There is a common narrative associated with trans people; that as they mature, they are confused by the body they see in the mirror.  It doesn’t match their idea of what their body should look like. 

Since I am not a) a trans person and therefore b) not every single trans person, I don’t know whether this is everyone’s experience.  However, I had a conversation with a friend today who identifies as genderqueer.  She said two things about body image that I found very striking:

1. She would love to be skinnier, because it would make her look more androgynous.
2. She does not identify with her boobs.

First of all, I want to thank her for opening up about a personal issue that I never hear discussed.  It’s hard to share your personal experience with an unknown audience that might not be receptive.  I’d like to make two separate points.

First, my feminist worldview provides me with both an eye to look out for issues that disproportionately affect women, and therefore, a vocabulary that limits me to talking about the world in terms of men vs. women, ignoring the experiences of people outside the binary. 

I have never claimed that men are not affected by society’s fat hatred.  A common trope is that men want to bulk up in order to fit the masculine beauty ideal, but there are plenty of men out there who are losing or trying to lose weight.  But I do think that women are disproportionately affected by the fat stigma.  Women’s bodies tend to be curvier, softer, tend to store fat more easily.  Women are also more bombarded with beauty-related information and are under more pressure to conform to a beauty standard. 

I can trace society’s association between androgyny and thinness – men’s bodies, though not necessarily thin, have neither big boobs nor hips.  Have you spotted this androgynous young hipster?

(Credit to iloveyounonetheless.wordpress.com)


Cheap Monday Jeans
(Courtesy of qwear.com)



Maybe this one?



You just do you, Patti Smith.  No matter what I love you forever.

But just as there are men of all shapes and sizes, there are androgynous people of all shapes and sizes, too, who are constantly forced to navigate through a world of people who don’t understand their gender identity and will never be able to “read” them the way they feel.

And my friend’s point shows this blogger that all people, not just people who identify as women, experience a pressure to look thin.  For all kinds of reasons.

The second point – the feeling of not identifying with her boobs – felt more personal to me.  I believe she was referring to her confusion at seeing her boobs in the mirror, and her aversion to being reminded of their existence.  (And it ties in with wanting to be skinnier – a skinnier body means less boobs.)

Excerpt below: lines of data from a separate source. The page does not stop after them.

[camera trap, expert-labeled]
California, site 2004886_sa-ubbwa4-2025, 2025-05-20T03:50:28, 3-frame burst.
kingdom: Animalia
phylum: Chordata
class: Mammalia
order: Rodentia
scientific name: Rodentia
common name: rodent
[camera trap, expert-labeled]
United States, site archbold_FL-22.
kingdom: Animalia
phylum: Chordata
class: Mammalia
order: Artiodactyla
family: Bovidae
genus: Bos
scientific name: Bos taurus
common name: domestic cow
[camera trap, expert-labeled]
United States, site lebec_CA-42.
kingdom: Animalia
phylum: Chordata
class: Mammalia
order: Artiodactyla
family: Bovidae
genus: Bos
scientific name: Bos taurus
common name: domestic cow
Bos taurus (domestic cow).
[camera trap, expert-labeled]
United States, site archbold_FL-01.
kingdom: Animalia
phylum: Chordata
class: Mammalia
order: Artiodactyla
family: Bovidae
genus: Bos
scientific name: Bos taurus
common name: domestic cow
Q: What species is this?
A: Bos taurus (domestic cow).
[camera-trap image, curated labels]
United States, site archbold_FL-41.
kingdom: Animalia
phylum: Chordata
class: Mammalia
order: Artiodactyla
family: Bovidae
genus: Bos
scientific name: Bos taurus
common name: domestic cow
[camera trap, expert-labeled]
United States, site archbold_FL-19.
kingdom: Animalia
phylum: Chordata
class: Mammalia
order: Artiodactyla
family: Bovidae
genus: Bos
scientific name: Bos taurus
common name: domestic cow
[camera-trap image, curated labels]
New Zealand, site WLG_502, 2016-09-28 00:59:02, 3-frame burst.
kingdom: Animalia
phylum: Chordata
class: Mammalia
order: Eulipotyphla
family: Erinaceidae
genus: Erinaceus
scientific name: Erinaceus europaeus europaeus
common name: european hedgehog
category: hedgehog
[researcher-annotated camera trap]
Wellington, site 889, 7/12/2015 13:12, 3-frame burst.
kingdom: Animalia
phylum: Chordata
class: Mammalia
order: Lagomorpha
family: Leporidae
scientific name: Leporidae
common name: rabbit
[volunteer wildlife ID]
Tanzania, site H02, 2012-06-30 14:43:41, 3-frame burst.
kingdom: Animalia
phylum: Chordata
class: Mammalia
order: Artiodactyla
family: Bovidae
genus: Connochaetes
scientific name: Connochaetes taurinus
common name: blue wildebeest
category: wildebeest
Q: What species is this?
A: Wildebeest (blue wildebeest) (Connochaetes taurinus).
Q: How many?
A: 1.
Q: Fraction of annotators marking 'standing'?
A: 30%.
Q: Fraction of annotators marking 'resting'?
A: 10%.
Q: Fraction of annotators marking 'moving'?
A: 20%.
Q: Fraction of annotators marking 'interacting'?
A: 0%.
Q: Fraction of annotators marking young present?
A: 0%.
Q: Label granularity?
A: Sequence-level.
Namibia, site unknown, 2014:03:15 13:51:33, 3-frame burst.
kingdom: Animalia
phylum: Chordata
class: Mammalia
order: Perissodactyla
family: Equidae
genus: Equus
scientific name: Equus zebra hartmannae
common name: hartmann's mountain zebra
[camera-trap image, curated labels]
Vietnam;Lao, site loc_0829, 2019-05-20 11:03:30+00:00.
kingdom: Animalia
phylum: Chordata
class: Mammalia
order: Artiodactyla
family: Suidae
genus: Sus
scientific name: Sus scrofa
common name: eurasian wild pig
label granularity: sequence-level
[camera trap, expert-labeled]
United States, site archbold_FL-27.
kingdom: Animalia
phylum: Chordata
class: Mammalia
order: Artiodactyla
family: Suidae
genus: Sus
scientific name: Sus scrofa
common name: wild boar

The experiences of the gender-variant are tough to fathom.  The gender binary is even more deeply ingrained into society than fat hatred.  Every single piece of clothing, every job, toy, and emotion in this world is gendered. 

(Thank you, socimages)



But I will be so presumptuous to say that I can relate with the feeling of being confused by the body I see in the mirror.  Both gender-variant people looking for people of their gender, and women trying to escape the stigmatization of fat, don’t see bodies that look like theirs in magazines, movies, and other media.  Of course, gender-variant people have gender issues to think about in addition to their body issues. But when I look in the mirror, I am confused that my body is not thinner.

These forms of media reinforce the idea that women’s bodies that aren’t thin don’t exist, unless they belong to a wacky aunt.  Mainstream main characters don’t have paunchy little bellies or uneven breasts or big calves.  Women in advertisements have perfectly glowing skin, delicately curving backs, narrow shoulders. 

Then the ads target me.  Everything about me that is different is an imperfection.  Newspaper articles come out with tips on getting a flat stomach.  Eating certain superfoods will make my legs more shapely. 

And then, we talk, talk, talk about it, silently comparing our bodies to each others’ and trying to one-up each other with our own body-related complaints.